Le prix de “l’amortisseur public” est une dette publique qui aura augmenté d’au moins 17 points de PIB à 115 % fin 2020. L’après-confinement sera donc un défi pour les finances publiques, entre reprise rapide à préserver et soutenabilité durable à assurer.
Accompagner la reprise pourrait nécessiter un traitement séparé de la dette héritée de la crise. Un tel « cantonnement », utilisé au 19ème siècle – c’est l’origine en France de la Caisse des dépôts et consignations après les guerres napoléoniennes –, a le (seul) mérite de repousser à plus long terme l’amortissement de cette dette exceptionnelle. Pour la dette future à l’inverse, associée à la relance, sa mutualisation avec les pays les plus solides avait inspiré le plan Marshall de l’après-guerre. L’idée française d’un fonds européen mutualisant de nouveaux programmes d’investissements, par exemple pour le climat, serait la meilleure traduction de la solidarité européenne. La politique monétaire enfin, si elle ne peut pas faire de miracle, pourrait aider : l’inflation faible devrait nous conduire à maintenir des taux d’intérêt bas et des liquidités abondantes pour plus longtemps.

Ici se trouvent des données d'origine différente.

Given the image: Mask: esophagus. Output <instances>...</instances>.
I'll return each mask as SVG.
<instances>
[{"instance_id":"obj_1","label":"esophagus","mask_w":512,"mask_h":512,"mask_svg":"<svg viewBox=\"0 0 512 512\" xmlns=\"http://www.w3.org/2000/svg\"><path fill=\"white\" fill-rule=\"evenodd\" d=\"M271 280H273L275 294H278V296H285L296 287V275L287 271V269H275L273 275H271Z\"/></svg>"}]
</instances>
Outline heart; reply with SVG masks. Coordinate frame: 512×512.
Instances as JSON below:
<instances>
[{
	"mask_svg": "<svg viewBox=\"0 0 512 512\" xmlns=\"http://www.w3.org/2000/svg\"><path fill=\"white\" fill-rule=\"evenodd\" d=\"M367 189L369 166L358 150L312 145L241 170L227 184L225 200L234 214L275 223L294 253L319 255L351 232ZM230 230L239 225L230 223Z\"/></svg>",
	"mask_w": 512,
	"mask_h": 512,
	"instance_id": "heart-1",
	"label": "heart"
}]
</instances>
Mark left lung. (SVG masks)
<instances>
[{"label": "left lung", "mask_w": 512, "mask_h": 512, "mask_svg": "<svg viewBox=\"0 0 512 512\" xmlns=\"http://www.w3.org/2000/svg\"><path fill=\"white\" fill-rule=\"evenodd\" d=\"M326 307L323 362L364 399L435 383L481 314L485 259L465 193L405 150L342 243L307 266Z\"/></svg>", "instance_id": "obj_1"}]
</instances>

À terme pour autant, une fois la croissance solidement rétablie, nous devrons revenir à une politique budgétaire plus sélective, et à des dépenses publiques plus efficaces. Les meilleurs investissements pour la croissance resteront ceux dans l’éducation, la formation professionnelle et un travail plus qualifié. Il y a quelques solutions partielles pour alléger le poids de la dette publique, mais dans la durée, c’est par notre travail productif de richesses que nous couvrirons collectivement le coût de ce choc.